**Set task A:**
Show each line of the entries that contains the word "column".

======== Supplied text ========

Documentation with roxygen2 comments

What is roxygen2?

  • R package for documenting functions
  • Special comments starting with #'
  • Can generate help files automatically
  • Standard format used in R packages

Key tags:

  • @param: describe arguments
  • @return: describe output
  • @examples: show usage

Learn more: roxygen2.r-lib.org

#' Calculate standardized effect size (Cohen's d)
#'
#' @param group1 Numeric vector for group 1
#' @param group2 Numeric vector for group 2
#' @param na.rm Logical; should missing values be removed? Default TRUE
#'
#' @return Numeric value representing Cohen's d effect size
#' @export
#'
#' @examples
#' group_a <- c(10, 12, 14, 16, 18)
#' group_b <- c(15, 17, 19, 21, 23)
#' cohens_d(group_a, group_b)
cohens_d <- function(group1, group2, na.rm = TRUE) {
  mean_diff <- mean(group1, na.rm = na.rm) - mean(group2, na.rm = na.rm)
  pooled_sd <- sqrt((var(group1, na.rm = na.rm) + var(group2, na.rm = na.rm)) / 2)
  return(mean_diff / pooled_sd)
}

Common pitfalls to avoid

  1. Modifying global variables inside functions
# BAD: modifies global variable
process_data <- function() {
  data <<- data |> filter(!is.na(x))  # Don't do this!

======== Task inputs ========

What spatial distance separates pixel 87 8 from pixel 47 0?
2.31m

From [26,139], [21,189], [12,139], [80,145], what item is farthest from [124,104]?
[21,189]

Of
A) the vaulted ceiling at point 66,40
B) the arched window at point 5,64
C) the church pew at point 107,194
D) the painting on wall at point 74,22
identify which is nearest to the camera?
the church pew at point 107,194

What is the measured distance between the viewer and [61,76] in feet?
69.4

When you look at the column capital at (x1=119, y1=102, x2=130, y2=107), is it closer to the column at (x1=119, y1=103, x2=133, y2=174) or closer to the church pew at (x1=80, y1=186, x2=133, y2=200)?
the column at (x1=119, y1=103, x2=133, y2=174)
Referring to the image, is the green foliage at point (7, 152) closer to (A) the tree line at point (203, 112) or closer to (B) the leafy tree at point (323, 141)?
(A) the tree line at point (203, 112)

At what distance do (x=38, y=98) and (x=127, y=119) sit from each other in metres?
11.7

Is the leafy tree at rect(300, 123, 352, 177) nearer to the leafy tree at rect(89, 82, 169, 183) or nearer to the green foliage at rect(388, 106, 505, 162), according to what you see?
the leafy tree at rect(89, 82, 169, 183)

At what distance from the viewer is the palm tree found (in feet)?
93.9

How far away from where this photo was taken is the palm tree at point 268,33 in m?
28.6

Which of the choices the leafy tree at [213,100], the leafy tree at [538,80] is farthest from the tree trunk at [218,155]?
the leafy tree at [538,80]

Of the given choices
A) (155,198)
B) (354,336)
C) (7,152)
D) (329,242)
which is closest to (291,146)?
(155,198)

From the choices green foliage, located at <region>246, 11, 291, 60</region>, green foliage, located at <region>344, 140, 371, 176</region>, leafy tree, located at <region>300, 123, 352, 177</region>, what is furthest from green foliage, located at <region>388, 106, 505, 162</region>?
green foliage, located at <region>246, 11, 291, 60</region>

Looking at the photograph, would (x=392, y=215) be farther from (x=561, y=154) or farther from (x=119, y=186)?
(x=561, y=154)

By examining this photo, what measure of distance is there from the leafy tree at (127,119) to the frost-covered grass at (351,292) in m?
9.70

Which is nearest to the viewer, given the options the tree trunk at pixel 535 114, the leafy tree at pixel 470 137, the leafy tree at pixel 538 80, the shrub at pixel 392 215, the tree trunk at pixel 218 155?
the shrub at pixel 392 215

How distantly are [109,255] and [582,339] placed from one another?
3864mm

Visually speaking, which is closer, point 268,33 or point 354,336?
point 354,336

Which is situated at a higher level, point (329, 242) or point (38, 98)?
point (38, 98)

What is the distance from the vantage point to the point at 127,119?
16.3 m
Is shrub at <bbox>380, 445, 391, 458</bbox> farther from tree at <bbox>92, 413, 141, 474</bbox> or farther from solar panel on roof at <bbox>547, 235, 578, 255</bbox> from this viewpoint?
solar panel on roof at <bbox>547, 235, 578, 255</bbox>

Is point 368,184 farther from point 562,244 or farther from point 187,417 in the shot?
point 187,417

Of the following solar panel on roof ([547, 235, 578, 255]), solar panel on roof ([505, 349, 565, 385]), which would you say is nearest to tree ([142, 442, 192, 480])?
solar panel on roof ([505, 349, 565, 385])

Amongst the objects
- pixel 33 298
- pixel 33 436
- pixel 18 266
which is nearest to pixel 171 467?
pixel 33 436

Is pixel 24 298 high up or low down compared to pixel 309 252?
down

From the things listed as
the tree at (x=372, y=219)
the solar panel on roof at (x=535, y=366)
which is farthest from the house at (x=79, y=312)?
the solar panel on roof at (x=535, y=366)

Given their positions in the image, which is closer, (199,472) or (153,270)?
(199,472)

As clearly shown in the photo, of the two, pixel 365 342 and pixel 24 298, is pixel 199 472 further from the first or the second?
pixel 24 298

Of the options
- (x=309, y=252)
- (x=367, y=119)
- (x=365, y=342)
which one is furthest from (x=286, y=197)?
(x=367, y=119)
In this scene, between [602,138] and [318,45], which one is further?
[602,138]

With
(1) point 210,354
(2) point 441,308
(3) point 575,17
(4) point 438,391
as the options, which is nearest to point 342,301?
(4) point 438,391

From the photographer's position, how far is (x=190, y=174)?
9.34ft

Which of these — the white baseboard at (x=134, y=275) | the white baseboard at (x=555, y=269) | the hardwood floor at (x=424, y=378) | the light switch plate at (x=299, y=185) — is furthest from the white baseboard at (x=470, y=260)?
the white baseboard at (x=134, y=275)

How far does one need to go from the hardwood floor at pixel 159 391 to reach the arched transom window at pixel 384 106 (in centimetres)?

========

**Set task B:**
Reproduce, word for word, the stretch of the roxygen2 page from "#' Calculate standardized" through "19, 21, 23)".

**Complete answer A:**
When you look at the column capital at (x1=119, y1=102, x2=130, y2=107), is it closer to the column at (x1=119, y1=103, x2=133, y2=174) or closer to the church pew at (x1=80, y1=186, x2=133, y2=200)?
the column at (x1=119, y1=103, x2=133, y2=174)

**Complete answer B:**
#' Calculate standardized effect size (Cohen's d)
#'
#' @param group1 Numeric vector for group 1
#' @param group2 Numeric vector for group 2
#' @param na.rm Logical; should missing values be removed? Default TRUE
#'
#' @return Numeric value representing Cohen's d effect size
#' @export
#'
#' @examples
#' group_a <- c(10, 12, 14, 16, 18)
#' group_b <- c(15, 17, 19, 21, 23)